Dataset extract:
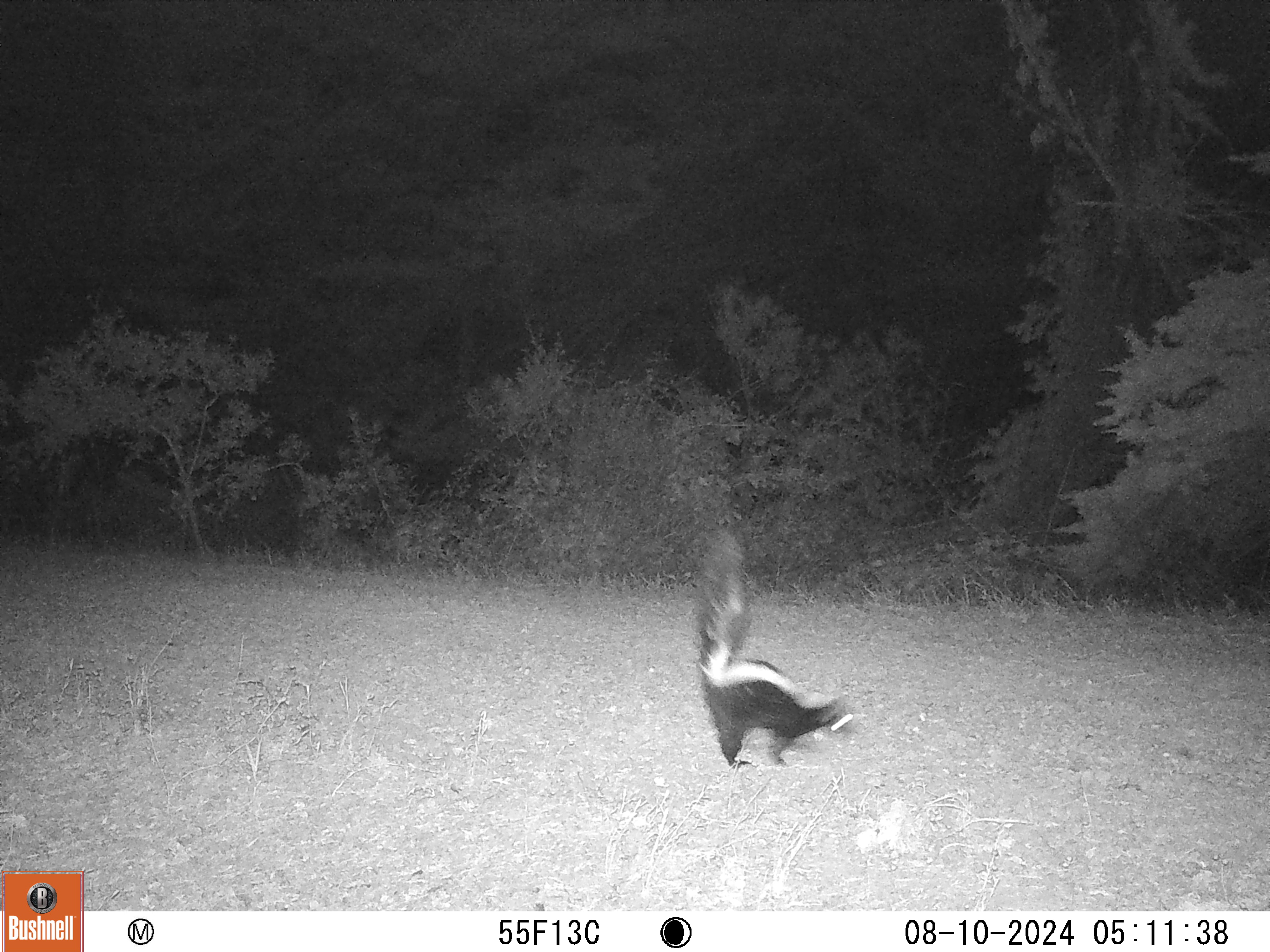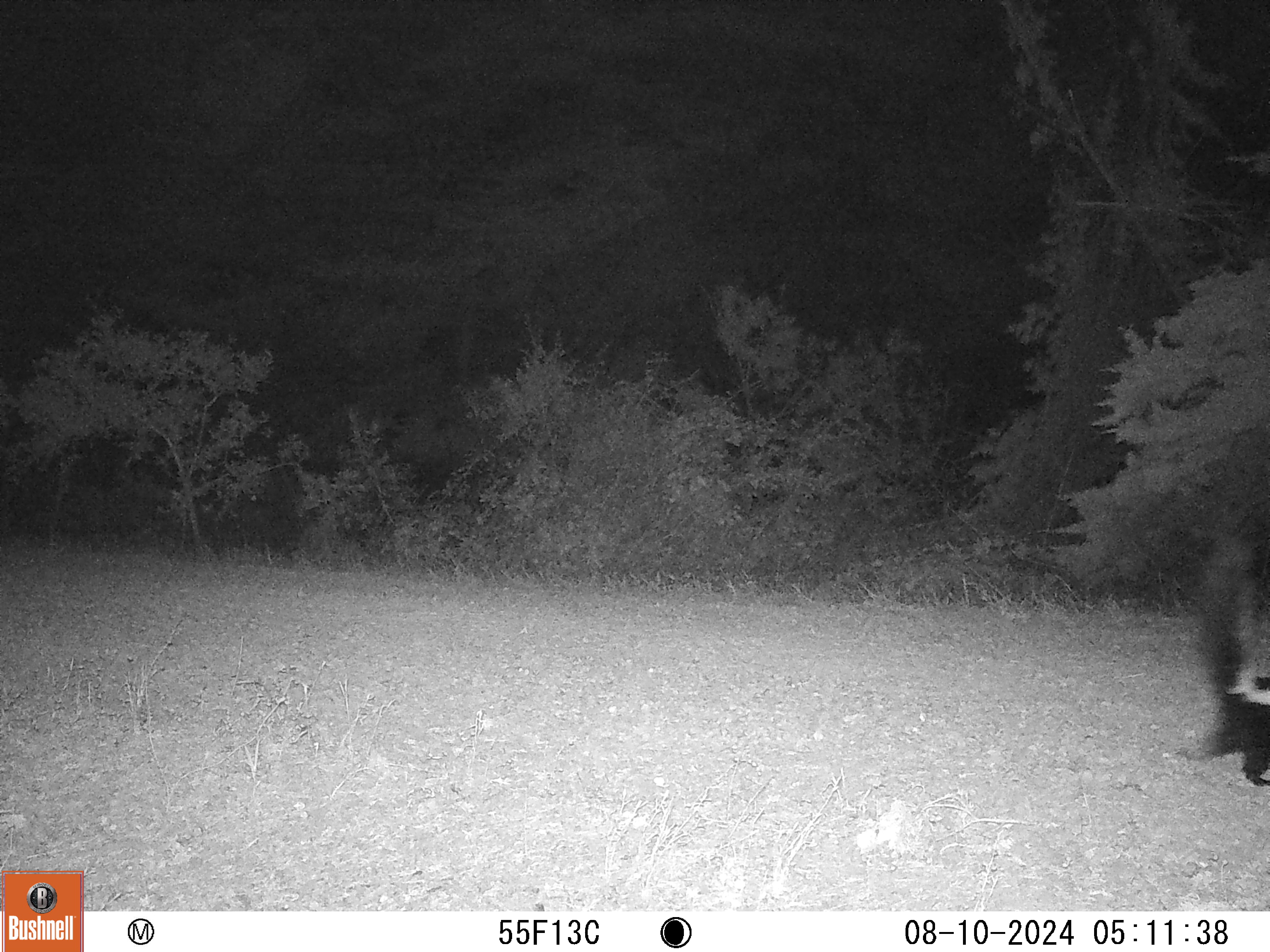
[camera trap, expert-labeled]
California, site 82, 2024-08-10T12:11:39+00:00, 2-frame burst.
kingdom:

What you need to do:
All of the data is to be reproduced exactly, with the pictures left out.

Answer for this exercise:
[camera trap, expert-labeled]
California, site 82, 2024-08-10T12:11:39+00:00, 2-frame burst.
kingdom:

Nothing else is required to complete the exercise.